2006
Afrique contemporaine
Éditorial
Afrique contemporaine poursuit et achève ici son cycle d’articles sur les agricultures familiales du continent africain. Après un numéro précédent, qui traitait des régions sub-sahariennes, celui-ci se focalise sur les trois pays du Maghreb et y consacre un dossier de six articles.
Les comparaisons que l’on peut faire d’un dossier à l’autre font ressortir similitudes et dissemblances. Similitude dans le domaine de la pauvreté d’abord, puisque ces paysans et ces éleveurs, tant au nord qu’au sud du Sahara, appartiennent dans leur immense majorité aux catégories sociales les plus défavorisées, ce qu’illustrent les puissants mouvements migratoires depuis les campagnes vers les villes et, pour les plus audacieux ou les plus désespérés, vers l’Europe. Similitude également dans le fait que ces producteurs, confrontés à des conditions naturelles rudes et inconstantes, ont privilégié des pratiques certes extensives et donc médiocrement productives, mais robustes, bien rodées et adaptées à cet environnement difficile. Similitude enfin dans le relatif désintérêt du pouvoir politique envers des populations, tenues pour peu porteuses de développement.

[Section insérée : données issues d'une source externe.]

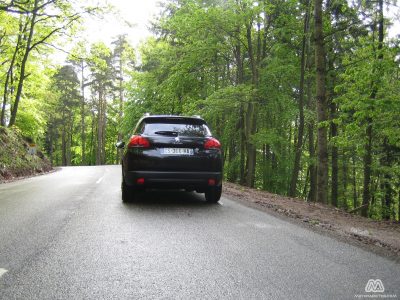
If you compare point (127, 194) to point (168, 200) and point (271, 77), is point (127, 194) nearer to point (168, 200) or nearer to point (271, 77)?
point (168, 200)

Mais les dissemblances sautent tout aussi immédiatement aux yeux. En effet, alors que les agricultures sub-sahariennes, bien qu’au contact quotidien du marché national, voire international, n’y sont encore qu’assez marginalement intégrées, leurs consœurs maghrébines sont entrées bon gré mal gré dans la transition qu’impose la mondialisation aux économies marocaines, algériennes et tunisiennes. Une transition qui, ici comme ailleurs, tend à produire une agriculture duale juxtaposant des activités modernisées à bonne productivité, mais faiblement pourvoyeuses d’emplois, et de petites exploitations largement vouées à une quasi-autosubsistance ou cherchant leur salut, au mieux, dans la pluri-activité de ses membres. Pour cette raison, les gouvernants ne cessent de balancer entre une approche économique, où l’ouverture sur l’extérieur tient une place centrale, et un traitement social dans le double but de maintenir les ruraux dans les campagnes et d’assurer aux populations urbaines un approvisionnement à un prix compatible avec leurs revenus.
Une autre source de dissemblance tient à la place désormais secondaire de l’agriculture et de l’élevage dans les économies maghrébines, à l’aune tant de la population active qui s’adonne à ces activités que de leur contribution à la formation du produit intérieur. En effet, et quelque soient leurs différences, la Tunisie, l’Algérie et le Maroc ne sont plus ces économies majoritairement agricoles et pastorales qu’elles étaient il y a encore trois ou quatre décennies. Aujourd’hui, les moteurs de la croissance sont ailleurs, dans le développement du tourisme et des activités manufacturières.
Outre ce dossier central, le présent numéro d’Afrique contemporaine explore l’actualité du continent à travers cinq autres articles dont deux consacrés au Nigeria, l’un pour démêler les relations de complicité et de rivalité entre ce pays et l’Afrique du Sud, qui tous deux se positionnent en champions du continent, l’autre pour explorer les paradoxes d’une nation qui est une grande démocratie mais aux pieds d’argile et dont l’immense richesse pétrolière peine à se muer en développement économique et social.
La question des réfugiés du Darfour dans l’est du Tchad aborde sans fard les tensions que produisent, dans une région très pauvre et gravement sous-administrée, l’arrivée massive de populations en partie allochtones ainsi que les hésitations de l’aide humanitaire entre autonomie opérationnelle et nécessité de composer avec les pouvoirs locaux.
Un article consacré aux relations entre l’Inde et l’Afrique tombe à point nommé en ces temps où il n’est question que de la flamboyante pénétration chinoise sur le continent. Moins voyant dans le domaine des investissements et des échanges commerciaux, plus discret sur le plan diplomatique, mais fondé sur une forte antériorité historique, à tout le moins en Afrique orientale, le renforcement de la présence indienne vient confirmer, si besoin était, que l’Afrique est maintenant capable de mieux diversifier ses partenariats avec le monde extérieur et, partant, de sortir de son tête à tête parfois étouffant avec l’Europe.
Enfin, l’article, caustique et décapant, de deux universitaires américains vient remettre en cause le mantra, récité depuis plus de trois décennies, qui enjoignait aux pays développés de consacrer 0,7 % de leur PIB à l’aide au développement. En effet, si le slogan demeure, ses fondements sont rien moins qu’incertains. En outre, il n’est pas inconvenant de se demander quelles subtilités de calcul permettent d’affirmer que les besoins d’aide des pays du sud seraient correctement couverts par un pourcentage donné de la richesse des pays du nord.